Every other court that has reviewed similar bans has blocked them from taking effect, including in Alabama, Arkansas, Kansas, Kentucky and Texas. Just last month, the Supreme Court let stand a lower court’s decision finding an identical ban in Alabama unconstitutional.
Bans on the procedure, known as a D&E abortion, have no medical justification. They threaten the safety of women, punish doctors for using their best medical judgment, and undermine the ability of health care professionals to provide individualized care that’s right for each patient.
Major mainstream medical experts like the American Congress of Obstetricians and Gynecologists oppose this type of ban, noting “these restrictions represent legislative interference at its worst: doctors will be forced, by ill-advised, unscientifically motivated policy, to provide lesser care to patients.”

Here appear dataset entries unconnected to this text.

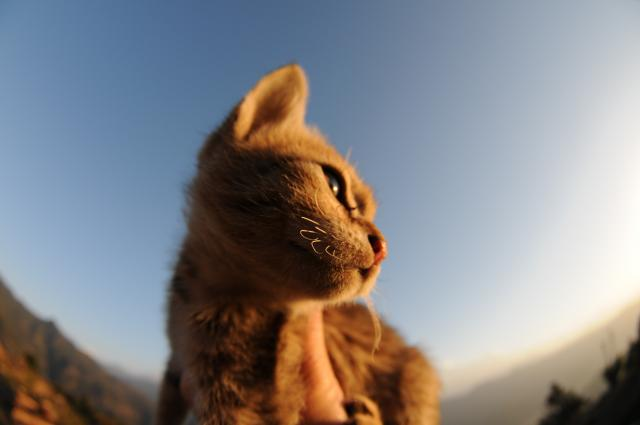 朝日を睨むバブー
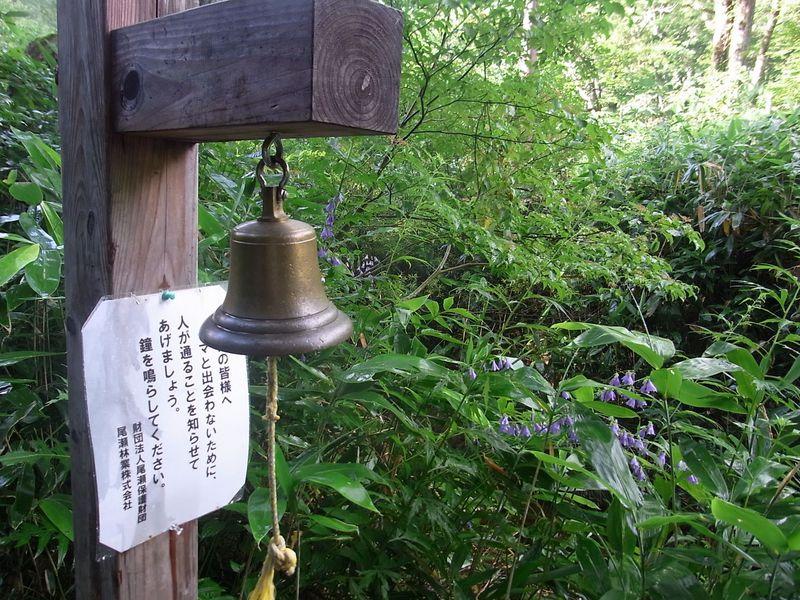 本州最大の湿原、尾瀬ヶ原で自然満喫ハイキング入門ガイド
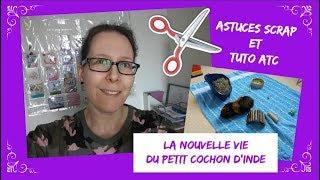 Vlog 139 – Cochon d'inde / Astuces scrap / Tuto ATC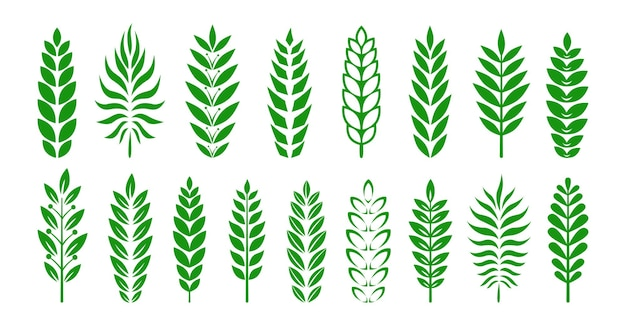 분기 그래픽 상 또는 문장 녹색 세트 올리브 가지 월계수 잎 상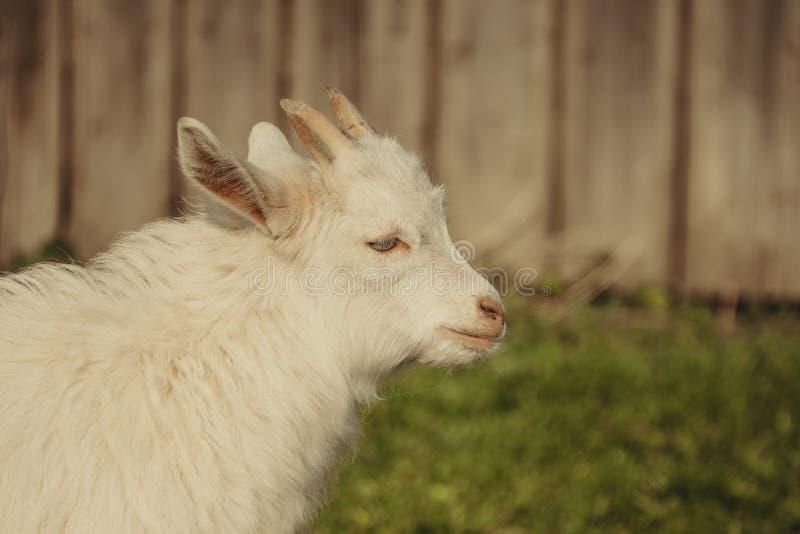 Ritratto del primo piano di un bambino marrone della capra su un'azienda agricola nel villaggio Bella posa del bambino della capr fotografia stock libera da diritti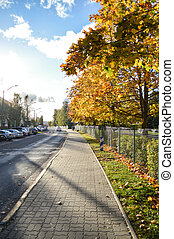 Fall foliage road. Colorful background. Outdoor abstract background.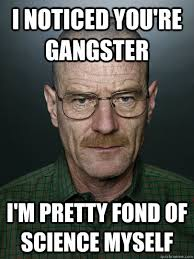 Internet Gangster Meme - i noticed you re gangster i m pretty fond of science myself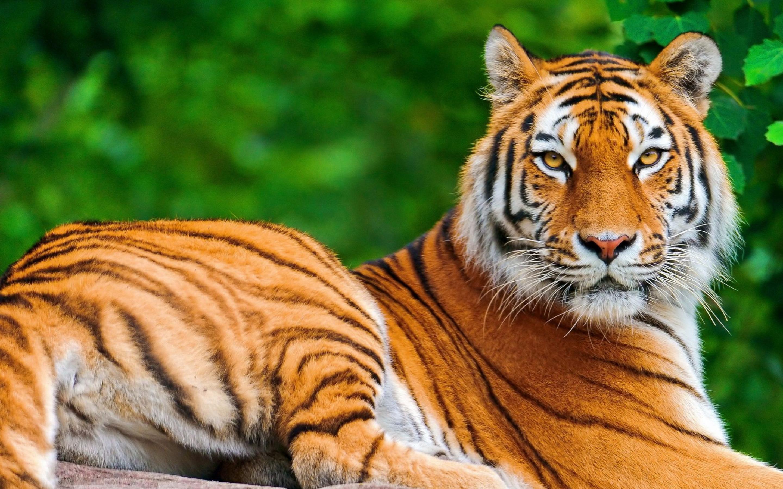 tiger desktop hd wallpaper 32043 2880x1800 px ~ hdwallsource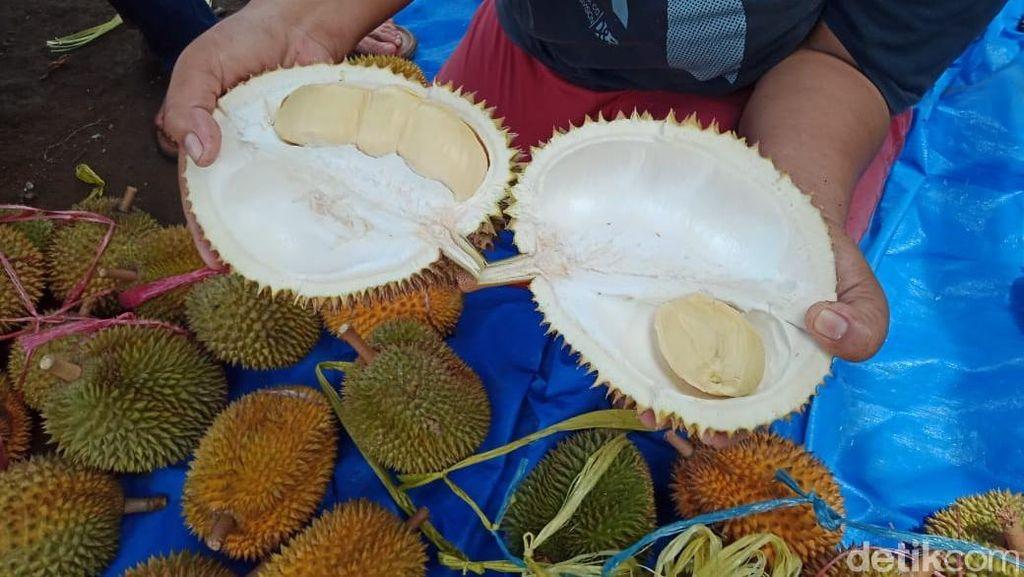 Garing Legit Durian Wajit Khas Pangandaran Jadi Buruan Pencinta Durian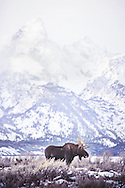 A moose stands in the sage brush with the Grand Tetons mountain range in the background.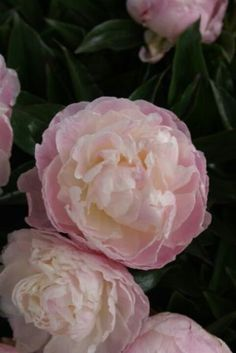 Peony 'Shirley Temple' ~ OPr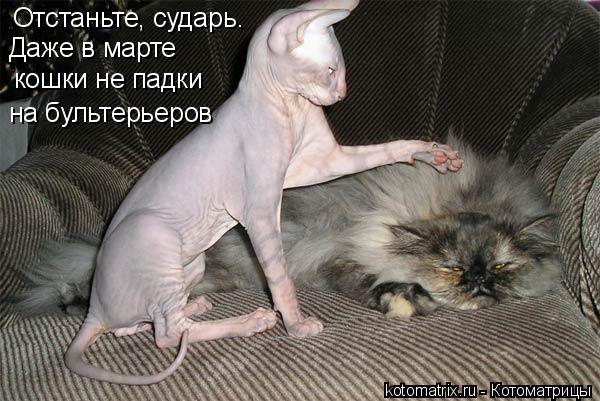 Котоматрица: кошки не падки на бультерьеров Отстаньте, сударь. Даже в марте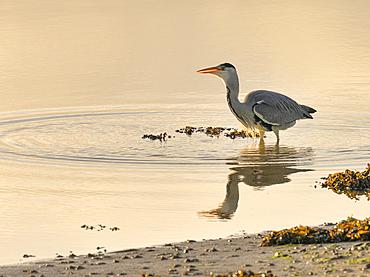 Grey Heron (Ardea cinerea), County Clare, Ireland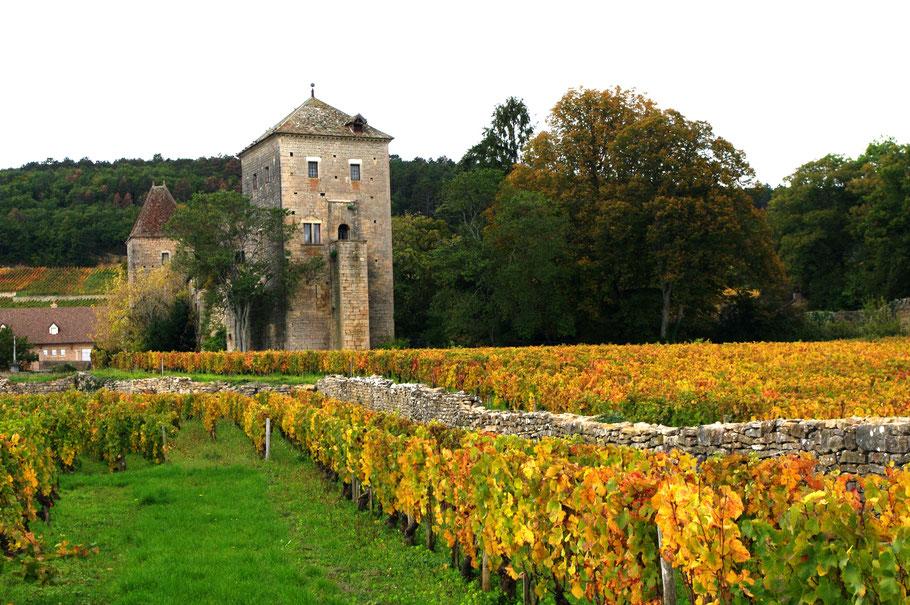 Châteaux médiéval de Gevrey-Chambertin et son Vignoble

Put simply, there are no medical reasons to ban this procedure, only political ones. The effort to ban abortion method-by-method is part of a larger national strategy to undermine the protections that are guaranteed by Roe v. Wade and have been upheld by the U.S. Supreme Court in decision after decision for nearly half a century.
The Center for Reproductive Rights is exploring all available options to stop this law from going into effect and drastically reducing the ability of Oklahomans to access constitutionally protected abortion care.
There are only four health centers that provide abortion services in the entire state of Oklahoma. This law puts doctors and women in an impossible situation, forcing providers to either go against their best medical judgment, or forcing women to not have an abortion at all.
Oklahoma already imposes multiple barriers on access to abortion, including a mandatory 72-hour delay; a requirement that abortion patients receive biased, state-directed counseling; and limits on insurance coverage for abortion. Abortion restrictions have a disproportionate impact on those who already face barriers to health care, including those who live in rural areas, young people, or those with low incomes.
This case was filed by Autumn Katz, Leah Wiederhorn, and Rabia Muqaddam of the Center for Reproductive Rights and Blake Patton of Walding & Patton on behalf of Tulsa Women’s Clinic—a Tulsa reproductive health provider with more than 40 years of experience providing safe and legal abortion to Oklahoma women.